Copy the data word for word, starting at the beginning and ending with the line that contains "Personalized Irish Saint", including both of these lines, and leave out the pictures.

━━━━━━

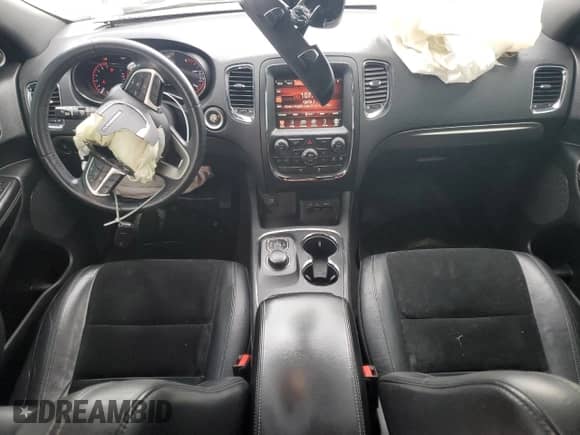 2015 Dodge Durango SXT with VIN 1C4RDHAG9FC904541, listed as a Copart auction lot 81419805 with 139,455 mi miles and Salvage title. Bid and sale history available at DreamBid. Image 8.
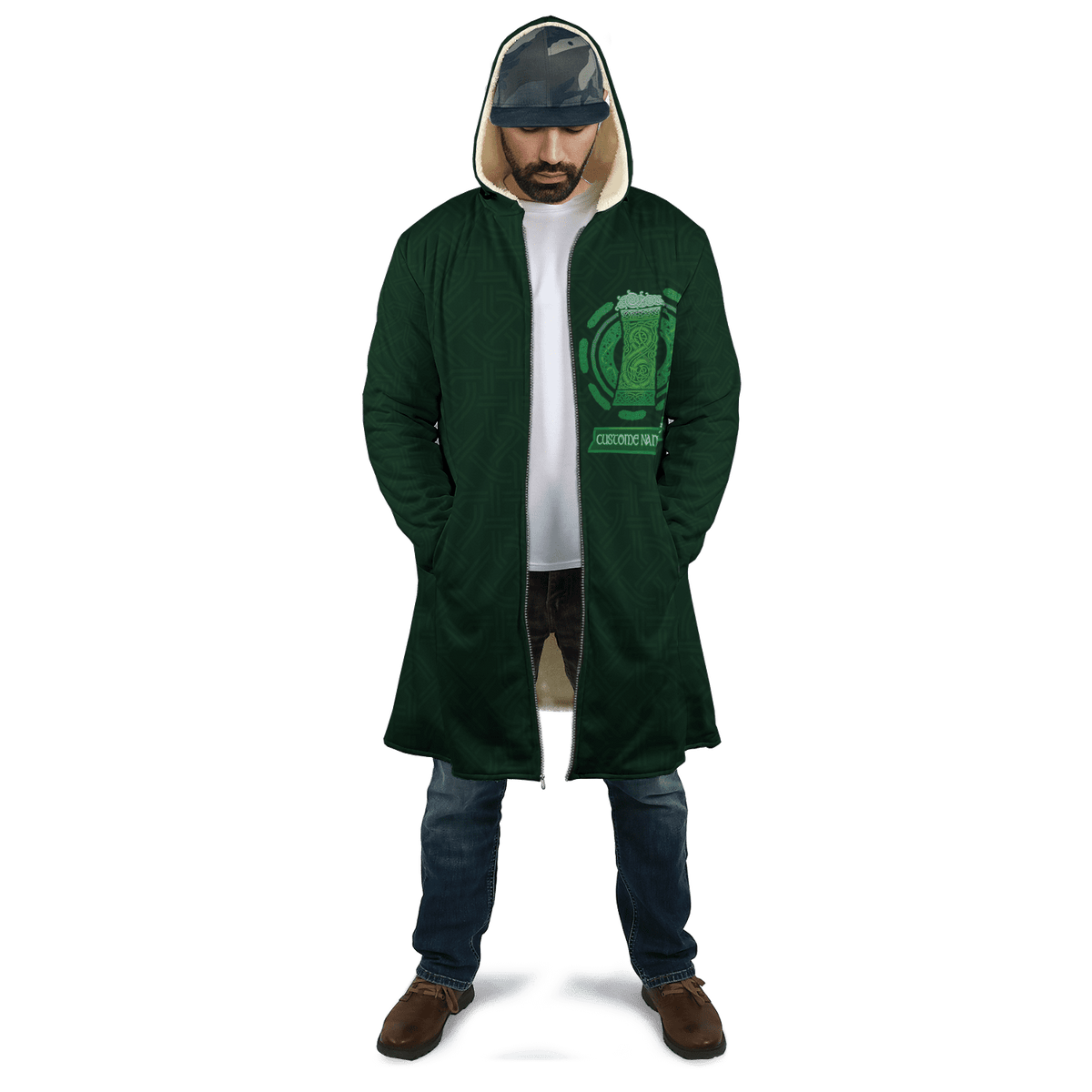 Personalized Irish Saint Patrick's Day 3D Printed Unisex Shirts TN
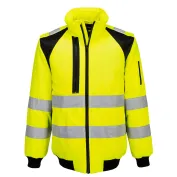 Giacca da Lavoro Portwest Alta Visibilità Pilot WX2 Hi-Vis 2 in 1 CD898 Multitasche Impermeabile
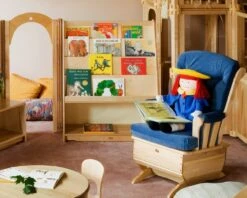 Library Shelf By Community Playthings -Children Learning Toy Store library shelf by community playthings furnishings community playthings 467783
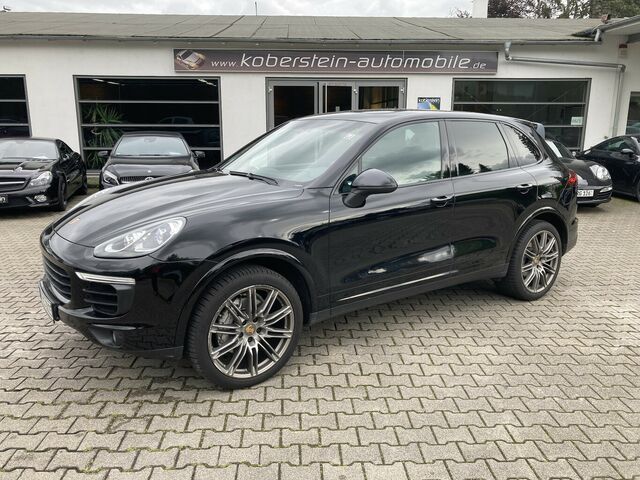 PORSCHE Cayenne S Diesel*21Alu,Panorama,Luft,Bi-Xenon*...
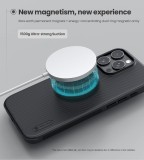 Nillkin Super Frosted PRO Magnetic Zadní Kryt pro Apple iPhone 16 Pro Black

━━━━━━

Finished exercise -
 2015 Dodge Durango SXT with VIN 1C4RDHAG9FC904541, listed as a Copart auction lot 81419805 with 139,455 mi miles and Salvage title. Bid and sale history available at DreamBid. Image 8.
 Personalized Irish Saint Patrick's Day 3D Printed Unisex Shirts TN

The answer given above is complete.